The option that I have evaluated is the May $610 call. The selection of this strike call gives the investor some upside potential in the underlying, has sufficient premium for downside protection and has a positive expected return. With Apple currently at $600.46 as of this writing, the May $610 call is bid at $25.70. If you were to buy 200 shares of Apple at $600.46 and sell two of the May $610 calls, you'd receive $5,140 in premium. Your downside breakeven would be at a stock price of $574.76, in the event that the earnings disappoint and the stock sells off. Your upside profit would be capped at $610 + $25.70 = $635.70, which would be for a maximum profit of $7,048. The percent return, if called, would be 5.87% in 30 days.

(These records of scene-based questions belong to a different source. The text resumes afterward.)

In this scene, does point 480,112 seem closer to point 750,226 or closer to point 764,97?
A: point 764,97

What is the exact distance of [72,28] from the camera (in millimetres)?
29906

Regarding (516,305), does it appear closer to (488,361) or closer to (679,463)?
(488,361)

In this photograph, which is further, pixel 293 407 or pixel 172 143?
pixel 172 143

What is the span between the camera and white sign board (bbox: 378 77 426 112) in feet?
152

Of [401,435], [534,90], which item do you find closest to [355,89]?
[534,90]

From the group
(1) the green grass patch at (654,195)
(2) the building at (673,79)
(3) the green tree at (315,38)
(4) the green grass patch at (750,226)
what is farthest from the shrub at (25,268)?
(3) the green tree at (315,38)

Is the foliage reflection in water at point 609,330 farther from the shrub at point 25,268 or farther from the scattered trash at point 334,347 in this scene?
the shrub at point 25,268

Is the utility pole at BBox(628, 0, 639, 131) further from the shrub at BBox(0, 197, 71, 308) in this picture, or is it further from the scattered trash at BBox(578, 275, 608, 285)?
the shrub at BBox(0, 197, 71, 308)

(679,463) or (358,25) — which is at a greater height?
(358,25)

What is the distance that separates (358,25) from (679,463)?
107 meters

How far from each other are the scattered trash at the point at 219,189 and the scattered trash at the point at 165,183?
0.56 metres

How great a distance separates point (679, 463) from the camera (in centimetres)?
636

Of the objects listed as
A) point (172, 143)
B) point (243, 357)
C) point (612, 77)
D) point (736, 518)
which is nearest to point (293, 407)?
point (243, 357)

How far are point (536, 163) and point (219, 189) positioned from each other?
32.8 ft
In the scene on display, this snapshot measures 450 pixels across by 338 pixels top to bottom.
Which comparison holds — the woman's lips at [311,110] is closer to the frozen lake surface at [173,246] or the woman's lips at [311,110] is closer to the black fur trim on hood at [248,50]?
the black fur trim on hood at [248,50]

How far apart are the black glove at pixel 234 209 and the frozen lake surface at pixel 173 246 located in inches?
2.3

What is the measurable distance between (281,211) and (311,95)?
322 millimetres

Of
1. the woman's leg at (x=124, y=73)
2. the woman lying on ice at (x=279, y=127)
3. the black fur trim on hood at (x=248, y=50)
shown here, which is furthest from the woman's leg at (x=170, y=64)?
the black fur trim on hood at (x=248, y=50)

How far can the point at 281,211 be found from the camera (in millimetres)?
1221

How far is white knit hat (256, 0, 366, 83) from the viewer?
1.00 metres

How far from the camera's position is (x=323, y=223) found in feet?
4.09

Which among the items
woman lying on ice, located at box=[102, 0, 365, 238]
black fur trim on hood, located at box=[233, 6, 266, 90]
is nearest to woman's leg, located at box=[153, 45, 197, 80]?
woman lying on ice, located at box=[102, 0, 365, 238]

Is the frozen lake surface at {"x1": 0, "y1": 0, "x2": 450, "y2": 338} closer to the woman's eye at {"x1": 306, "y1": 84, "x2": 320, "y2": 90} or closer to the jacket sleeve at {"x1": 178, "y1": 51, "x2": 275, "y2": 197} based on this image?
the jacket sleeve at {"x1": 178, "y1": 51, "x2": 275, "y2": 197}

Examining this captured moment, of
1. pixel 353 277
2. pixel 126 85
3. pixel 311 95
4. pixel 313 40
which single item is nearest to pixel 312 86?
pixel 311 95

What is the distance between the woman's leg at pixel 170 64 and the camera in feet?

This trade has an expected profit of $1,061, which means that the probability of success is in your favor, due to the high option premiums. For option traders it is critical to calculate the expected return of any strategy and reject strategies that have a negative expectancy. The implied volatility of the May $610 call is 44.75%, which is elevated due to the pending earnings release, and makes this option attractive. The chart below is a daily chart of Apple stock and shows the implied volatility of all the options, which is currently at 42.80% compared to a 20-day moving average of 32.95%. The other indicator shows the ratio of the implied volatility to the statistical volatility, which is currently at 141.36. It is easy to see from the chart that both of these are at high levels.
I don't know what will happen to the price of Apple after the earnings announcement, but it is a very good assumption that the implied volatility and, accordingly, the prices of these options will come down.